*EXCERPTED PASSAGE*:
America.gov (Washington, DC)

Africa: Nixon, Bunche Saw the Future of U.S.-African Relations

Gregory L. Garland

25 June 2008


The Eisenhower administration's creation of the Bureau of African Affairs half a century ago signaled a bold step away from what had been a Eurocentric, quasi-colonial policy view of Africa.

Far from being a decision made in a bureaucratic vacuum, the birth of the State Department's Africa Bureau resulted from the interplay of three of the great forces of the mid-20th century: the civil rights movement, the Cold War and decolonization.

Ralph Johnson Bunche of the State Department and Richard Nixon, who served two terms as Eisenhower's vice president before becoming president, exemplified these forces and, in a very important sense, are the intellectual godfathers of the Africa Bureau. These towering and very different men of the mid-20th century embodied the many, often contradictory threads of U.S. foreign policy toward Africa. Their paths rarely crossed, but the power of the ideas and interests they personified to a large extent determined and help explain the course of America's relationship with the continent for decades to come.

Interestingly, both men hailed from early 20th-century Southern California, a kind of post-frontier open society far from the racial castes of the segregated South and the class tensions of the industrial North. Both rose from humble backgrounds with the aid of academic scholarships to college.

A PROFESSIONAL AFRICANIST

By the 1940s, Ralph Bunche had established himself as a pre-eminent political scientist, a Harvard doctorate who built an African studies program at Howard University in Washington. He grasped acutely the intimate connection between institutionalized racism in the United States and colonialism in Africa. "As African-Americans," he wrote, "we are not permitted to share in the full fruit of democracy, but we are given some of the peelings from the fruit."

This professional Africanist had a far broader outlook, however. In 1941, he joined Swedish sociologist Gunnar Myrdal's team as it conducted a Carnegie Endowment-funded study of American race relations. Bunche wrote much of the groundbreaking work that study would produce, An American Dilemma (1944), which provided the blueprint for the next two decades of the civil rights struggle. He also understood the full implications of the Atlantic Charter, the 1941 U.S. and British document that proclaimed the freedom of all peoples as a central objective of the allied war cause.

*GIVEN REQUEST 1*:
Reproduce the Africa Bureau article between "Africa: Nixon, Bunche" and "War and decolonization.", inclusive.
*GIVEN REQUEST 2*:
According to the Africa Bureau article, where did Ralph Bunche build an African studies program?
Rely only on the Africa Bureau article for what comes next.

*PROVIDED INFORMATION*:
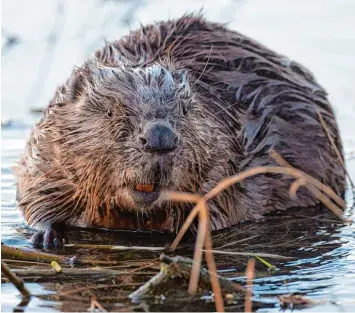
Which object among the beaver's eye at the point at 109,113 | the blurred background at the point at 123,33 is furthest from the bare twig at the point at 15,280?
the blurred background at the point at 123,33

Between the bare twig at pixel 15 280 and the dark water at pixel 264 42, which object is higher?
the dark water at pixel 264 42

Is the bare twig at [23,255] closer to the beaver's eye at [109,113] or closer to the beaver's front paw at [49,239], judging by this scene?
the beaver's front paw at [49,239]

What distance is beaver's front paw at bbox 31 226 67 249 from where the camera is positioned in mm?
5223

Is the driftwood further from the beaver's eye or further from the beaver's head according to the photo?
the beaver's eye

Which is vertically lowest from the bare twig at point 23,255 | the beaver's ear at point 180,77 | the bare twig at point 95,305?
the bare twig at point 95,305

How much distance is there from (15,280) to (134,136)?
117 cm

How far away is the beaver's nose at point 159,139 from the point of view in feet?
15.6

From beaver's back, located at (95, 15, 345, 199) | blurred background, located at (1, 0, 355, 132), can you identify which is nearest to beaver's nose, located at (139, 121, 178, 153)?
beaver's back, located at (95, 15, 345, 199)

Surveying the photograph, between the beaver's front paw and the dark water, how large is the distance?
0.06 meters

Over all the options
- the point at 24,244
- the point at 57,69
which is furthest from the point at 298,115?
the point at 57,69

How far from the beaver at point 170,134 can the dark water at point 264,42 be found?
6.4 inches

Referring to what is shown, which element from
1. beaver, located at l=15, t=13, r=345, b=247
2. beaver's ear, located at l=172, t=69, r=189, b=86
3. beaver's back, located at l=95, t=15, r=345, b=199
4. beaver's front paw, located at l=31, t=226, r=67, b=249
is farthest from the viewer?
beaver's back, located at l=95, t=15, r=345, b=199

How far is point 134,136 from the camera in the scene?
4988 mm

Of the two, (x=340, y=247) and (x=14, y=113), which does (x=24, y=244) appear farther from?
(x=14, y=113)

*TASK OUTPUT 1*:
Africa: Nixon, Bunche Saw the Future of U.S.-African Relations

Gregory L. Garland

25 June 2008


The Eisenhower administration's creation of the Bureau of African Affairs half a century ago signaled a bold step away from what had been a Eurocentric, quasi-colonial policy view of Africa.

Far from being a decision made in a bureaucratic vacuum, the birth of the State Department's Africa Bureau resulted from the interplay of three of the great forces of the mid-20th century: the civil rights movement, the Cold War and decolonization.

*TASK OUTPUT 2*:
At Howard University in Washington.